Efficacy of Cinacalcet for the Treatment of Secondary Hyperparathyroidism in CKD Patients on Peritoneal or Hemo Dialysis: The Middle-East Experience
- *Corresponding Author:
- Dr. Abdullah Al-Hweish
Chairman, Department of Internal Medicine
King Fahd Hospital of the University
Al-Khobar, Saudi Arabia
E-mail: [email protected]
Received Date: October 07, 2011; Accepted Date: January 05, 2012; Published Date: January 06, 2012
Citation: Al-Hwiesh A, Alsaloom A, Gupta KL, Saee I, Ramchandran R, et al. (2012) Efficacy of Cinacalcet for the Treatment of Secondary Hyperparathyroidism in CKD Patients on Peritoneal or Hemo Dialysis: The Middle-East Experience. J Nephrol Therapeutic 2:113. doi:10.4172/2161-0959.1000113
Copyright: © 2012 Al-Hwiesh A, et al. This is an open-access article distributed under the terms of the Creative Commons Attribution License, which permits unrestricted use, distribution, and reproduction in any medium, provided the original author and source are credited.
Background:Management of secondary hyperparathyroidism is challenging with traditional therapy. The calcimimetic cinacalcet hydrochloride acts on the calcium-sensing receptors to increase its sensitivity to calcium, thereby reducing parathyroid hormone (PTH) secretion. Calcimimetics lower parathyroid hormone levels without increasing calcium and phosphorus levels.
Aim:To evaluate effectiveness of cinacalcet hydrochloride in reducing serum intact PTH levels in patients with end stage renal diseases and secondary hyperparathyroidism.

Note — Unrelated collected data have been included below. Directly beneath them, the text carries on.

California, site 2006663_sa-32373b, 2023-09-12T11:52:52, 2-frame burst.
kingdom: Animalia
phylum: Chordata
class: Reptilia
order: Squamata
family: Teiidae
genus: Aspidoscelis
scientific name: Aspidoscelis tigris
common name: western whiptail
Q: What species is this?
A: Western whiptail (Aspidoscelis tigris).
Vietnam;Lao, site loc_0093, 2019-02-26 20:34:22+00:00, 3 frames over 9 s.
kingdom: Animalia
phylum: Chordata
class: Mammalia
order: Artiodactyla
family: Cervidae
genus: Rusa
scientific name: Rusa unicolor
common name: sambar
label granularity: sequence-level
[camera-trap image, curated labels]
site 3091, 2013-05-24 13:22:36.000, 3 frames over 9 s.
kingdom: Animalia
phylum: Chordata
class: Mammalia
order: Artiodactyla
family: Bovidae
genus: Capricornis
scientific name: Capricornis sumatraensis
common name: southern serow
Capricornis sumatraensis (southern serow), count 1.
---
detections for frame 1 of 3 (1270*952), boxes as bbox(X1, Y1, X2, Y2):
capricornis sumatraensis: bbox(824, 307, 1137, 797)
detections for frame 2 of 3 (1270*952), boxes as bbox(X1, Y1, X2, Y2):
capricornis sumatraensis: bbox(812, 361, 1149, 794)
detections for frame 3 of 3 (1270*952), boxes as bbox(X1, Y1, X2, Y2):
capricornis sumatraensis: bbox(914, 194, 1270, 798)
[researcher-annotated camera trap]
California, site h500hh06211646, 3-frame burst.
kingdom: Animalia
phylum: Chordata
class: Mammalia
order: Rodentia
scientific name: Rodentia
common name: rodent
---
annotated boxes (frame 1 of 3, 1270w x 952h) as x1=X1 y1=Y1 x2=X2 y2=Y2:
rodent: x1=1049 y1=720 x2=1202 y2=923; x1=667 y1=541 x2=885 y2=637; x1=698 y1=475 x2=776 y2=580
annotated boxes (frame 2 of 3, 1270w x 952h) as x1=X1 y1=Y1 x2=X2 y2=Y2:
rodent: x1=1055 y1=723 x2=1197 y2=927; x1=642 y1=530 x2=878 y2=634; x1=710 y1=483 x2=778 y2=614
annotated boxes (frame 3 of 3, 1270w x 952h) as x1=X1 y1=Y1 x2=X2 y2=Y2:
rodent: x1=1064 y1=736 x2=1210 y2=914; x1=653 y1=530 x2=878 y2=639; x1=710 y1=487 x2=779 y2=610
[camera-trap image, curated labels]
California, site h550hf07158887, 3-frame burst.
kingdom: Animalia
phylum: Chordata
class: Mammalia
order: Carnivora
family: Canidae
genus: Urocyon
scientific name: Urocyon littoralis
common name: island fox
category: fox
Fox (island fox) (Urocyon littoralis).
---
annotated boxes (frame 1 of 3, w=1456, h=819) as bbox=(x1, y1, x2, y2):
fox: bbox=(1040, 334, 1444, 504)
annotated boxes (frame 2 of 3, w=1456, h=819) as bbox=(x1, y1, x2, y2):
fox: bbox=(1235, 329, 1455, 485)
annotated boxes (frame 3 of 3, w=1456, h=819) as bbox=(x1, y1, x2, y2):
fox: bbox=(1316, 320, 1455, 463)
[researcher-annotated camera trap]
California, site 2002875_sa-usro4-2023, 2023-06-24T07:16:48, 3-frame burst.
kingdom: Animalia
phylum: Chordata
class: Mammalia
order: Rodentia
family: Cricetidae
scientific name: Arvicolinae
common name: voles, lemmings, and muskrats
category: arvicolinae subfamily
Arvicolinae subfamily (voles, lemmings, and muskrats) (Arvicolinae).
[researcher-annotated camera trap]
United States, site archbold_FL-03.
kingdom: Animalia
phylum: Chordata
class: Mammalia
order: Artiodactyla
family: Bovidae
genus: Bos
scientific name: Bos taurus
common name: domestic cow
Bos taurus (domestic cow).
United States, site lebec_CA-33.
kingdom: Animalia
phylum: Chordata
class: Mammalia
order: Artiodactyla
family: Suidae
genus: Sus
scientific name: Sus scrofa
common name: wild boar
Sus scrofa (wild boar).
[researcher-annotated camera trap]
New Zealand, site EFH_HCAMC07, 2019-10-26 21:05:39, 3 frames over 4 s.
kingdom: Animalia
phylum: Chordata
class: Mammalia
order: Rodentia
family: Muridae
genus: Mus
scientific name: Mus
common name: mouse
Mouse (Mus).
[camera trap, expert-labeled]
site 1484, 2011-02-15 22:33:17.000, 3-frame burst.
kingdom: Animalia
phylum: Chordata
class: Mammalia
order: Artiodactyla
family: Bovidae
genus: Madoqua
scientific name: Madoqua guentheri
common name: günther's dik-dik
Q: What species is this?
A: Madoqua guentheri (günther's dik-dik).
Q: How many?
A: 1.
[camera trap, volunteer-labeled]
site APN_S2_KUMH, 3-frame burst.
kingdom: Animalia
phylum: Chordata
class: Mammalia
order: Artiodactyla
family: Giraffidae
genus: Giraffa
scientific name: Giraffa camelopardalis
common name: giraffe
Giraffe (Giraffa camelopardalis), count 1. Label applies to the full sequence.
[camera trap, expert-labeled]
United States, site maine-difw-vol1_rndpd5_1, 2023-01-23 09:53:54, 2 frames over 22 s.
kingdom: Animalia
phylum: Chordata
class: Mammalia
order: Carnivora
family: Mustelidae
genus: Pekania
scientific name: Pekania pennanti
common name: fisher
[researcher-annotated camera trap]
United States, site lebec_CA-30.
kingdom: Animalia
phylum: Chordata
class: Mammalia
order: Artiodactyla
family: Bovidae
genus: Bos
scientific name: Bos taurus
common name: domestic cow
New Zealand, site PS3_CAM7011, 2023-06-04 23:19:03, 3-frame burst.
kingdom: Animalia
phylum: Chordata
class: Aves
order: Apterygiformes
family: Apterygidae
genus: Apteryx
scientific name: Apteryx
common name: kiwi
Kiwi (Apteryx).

Material methods: The study included patients who were receiving regular dialysis and had inadequately controlled secondary hyperparathyroidism despite standard treatment (calcium based phosphorus binders and/or sevlamer carbonate at ceiling doses with or without vitamin D sterols - 1,25(OH)2-vitamin D). They were assigned to receive cinacalcet (Group I, n= 69; 45 on hemodialysis and 24 on peritoneal dialysis) or their usual drugs without cinacalcet (Group II, n= 40; 20 on hemodialysis and 20 on peritoneal dialysis) for 12 months. Once-daily doses of cinacalcet hydrochloride was increased from 30 mg to 180 mg to achieve intact parathyroid hormone levels of < 300 pg/ml. Serum calcium, phosphorous and iPTH were monitored before starting cinacalcet, at 3 months, 6 months and 12 months.
Results: Overall the mean intact PTH before start of therapy was 1086 ± 84.52 pg/ml (cinacalcet-group I) and 644.9 ± 86.58 pg/ml (no-cinacalcet group II) [p= 0.60]. At the end of the study these levels changed to 465.1± 46.51 pg/ml and 914± 173.6 pg/ ml respectively [p=0.01]. Serum calcium at 12 months was higher in the cinacalcet group compared to controls. Serum phosphorus was higher in the cinacalcet group at the start of therapy and persisted to remain so till end of study at 12 months
Conclusion:Cinacalcet effectively lowers parathyroid hormone levels in patients receiving dialysis and having uncontrolled secondary hyperparathyroidism. Frequent monitoring and adequate replacement with calcium and vitamin D sterols prevent hypocalcemia with cinacalcet therapy. Thus, cinacalcet is a goad therapeutic option for controlling secondary hyperparathyroidism in end-stage renal disease patients on both hemo and peritoneal dialysis.